** Assignment 1 **
In the comfort zone post, rewrite the passage that begins at the words "I stumbled across" and stops after "want to be.", putting "comfort and stability" in place of "comfort and security".
** Assignment 2 **
Answer these questions from the comfort zone post:
(a) What did the writer major in?
(b) In which city was the writer's job with big oil?
(c) How many houses had Nate built in the mountains before the writer moved there?

Document passage below:

Monday, January 05, 2009

The Comfort Zone

"New Year's Day, Lake Granby"
Oil on Panel

I stumbled across an old post from Clint Watson's blog the other day, titled, "Be the Outside Zebra by Getting Out of Your Comfort Zone," and it got me thinking about comfort and security, and how sometimes you have to do what you don't want to do to get where you want to be.

I readily admit that I'm a "security freak" at heart. I gravitate toward the stable - I like having a stable job, a stable family, reserves in the bank for a rainy day, etc etc.

The funny thing is, when I look back at my life so far, the only decisions I would make differently if I did things over again are those decisions that I made to maintain my comfort zone.

I went to engineering school instead of art school because it would land me a good job out of college. I majored in Chemical Engineering because I knew the average salary out of school was good. I accepted a job in Houston with big oil because I wanted to have a job lined up before Christmas of my senior year (!?!?). The list goes on... (Disclaimer: this is not to say that I really truly regret those decisions - they've actually served me really well - but that's another post!)

When I look at the pivotal moments in my life this far - those that have made the most positive impact - they are all the result of big decisions I made that took me out of my comfort zone (way out of my comfort zone). These are the decisions that kept me up at 3 am, worrying whether I was making a big mistake.

There was the time I quit my high-paying job with big oil in Houston to take a lower paying but more fulfilling environmental engineering job in Colorado. There was the day I found out I was pregnant with Aspen, which happened to be the same day I got into my first gallery - a sign I took that it was time to give up engineering. There was the day I told my bosses that I wouldn't be coming back to work, that I was going to do the art thing full time. There was the day Nate quit his sales job to build houses, so that he could be at home to spend more time as a family. And there was the night Nate and I sat up late, drinking tea and watching the snow fall outside his parents house in Granby, and decided we could move to the mountains, that nothing was stopping us.

None of those decisions were comfortable for me, but they sort of had a domino effect. The first one wasn't that big of a move outside of the comfort zone, but it gave me the courage to make the next big decision. And that next decision gave me the the courage to make the next. And once I made a few of those decisions, taking control of my life became sort of addictive. So now here I am, living a life I used to joke about eight years ago, because it seemed so improbable. I used to tell my coworkers at Exxon that I was going to work five years, then quit to have kids and drive around and paint in the mountains. I wasn't really serious at the time (I had never painted a landscape, for starters), but I made it, didn't I?

That's not to say that I don't still embrace my inner security freak, and that it doesn't work for me sometimes. I didn't move back to Colorado until I had a job lined up. I didn't quit engineering until I knew I could make money with my art. We didn't do the self-employed thing until we had a certain amount of reserve in the bank to carry us through the hard times. I didn't move to the mountains until Nate had already built three houses up here. And I still have my moments where I look at the daily news and wonder if we're completely crazy for trying to make it this way in this type of economy.

But I know that being uncomfortable is one of the best ways to get where I want to be, so I'm committing myself to leaving the comfort zone every once in a while, in my life, and in my art.

End of Document passage.
Data block below:

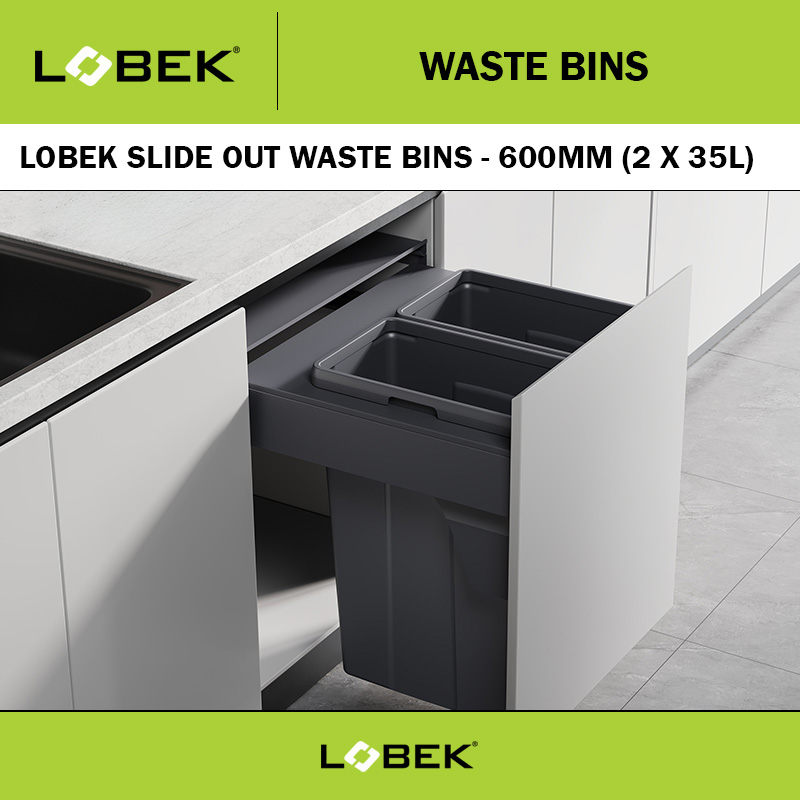 LOBEK WASTE BIN KIT 70L (2 X 35L) PULL OUT GREY SUIT 600MM WITH DRAWER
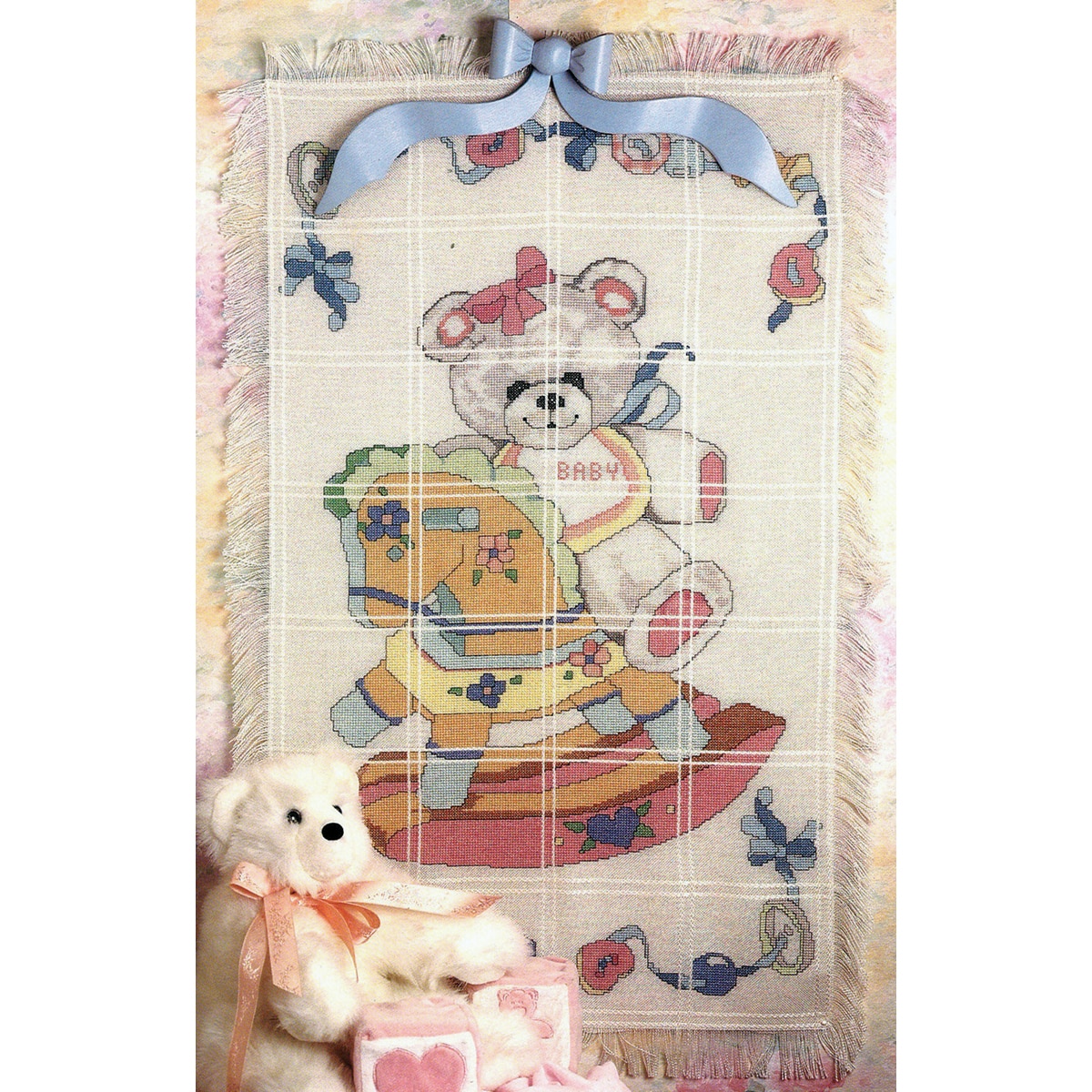 Bear On Rocking Horse Baby Afghan Counted Cross Stitch Kit  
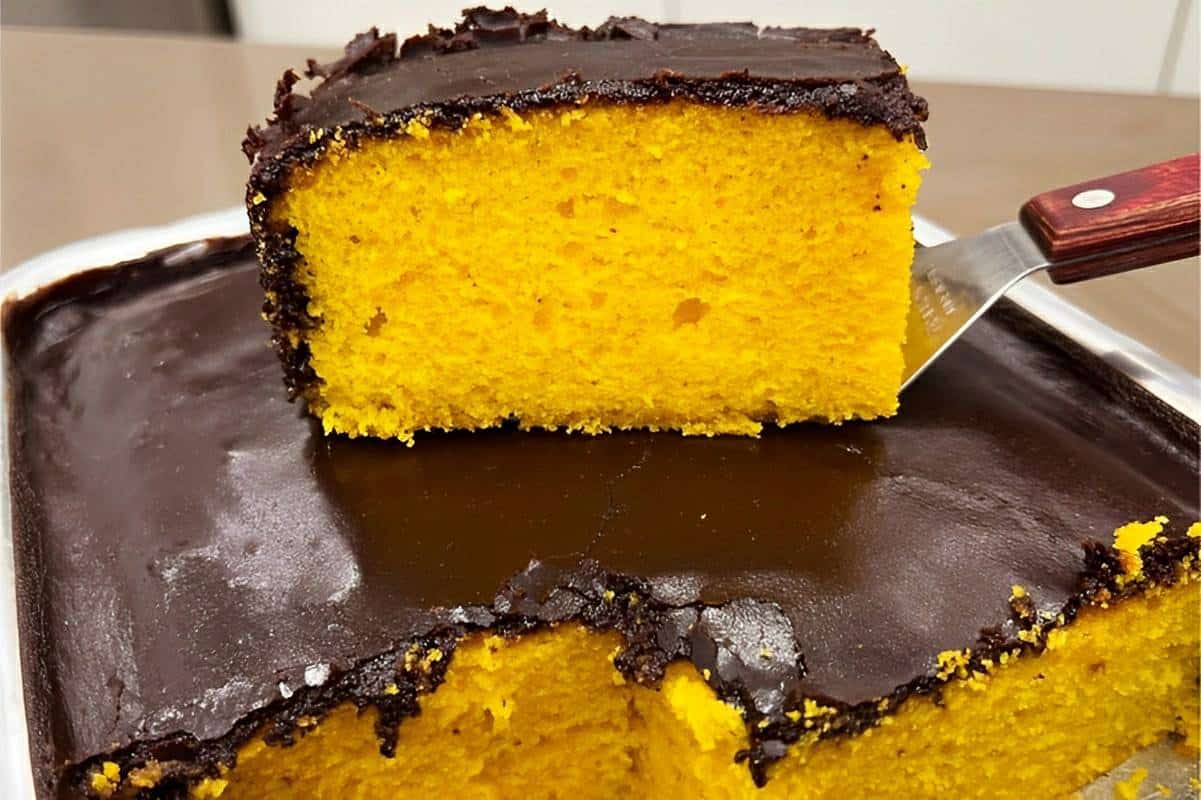 Bolo de cenoura bem fofinho com casquinha de chocolate crocante uma delícia para seu lanche ou café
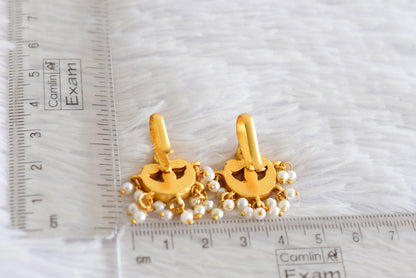 Gold tone pink-white kundan jadau bali bugadi earrings dj-52473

End of Data block.

** Response box 1 **
I stumbled across an old post from Clint Watson's blog the other day, titled, "Be the Outside Zebra by Getting Out of Your Comfort Zone," and it got me thinking about comfort and stability, and how sometimes you have to do what you don't want to do to get where you want to be.

** Response box 2 **
(a) Chemical Engineering
(b) Houston
(c) Three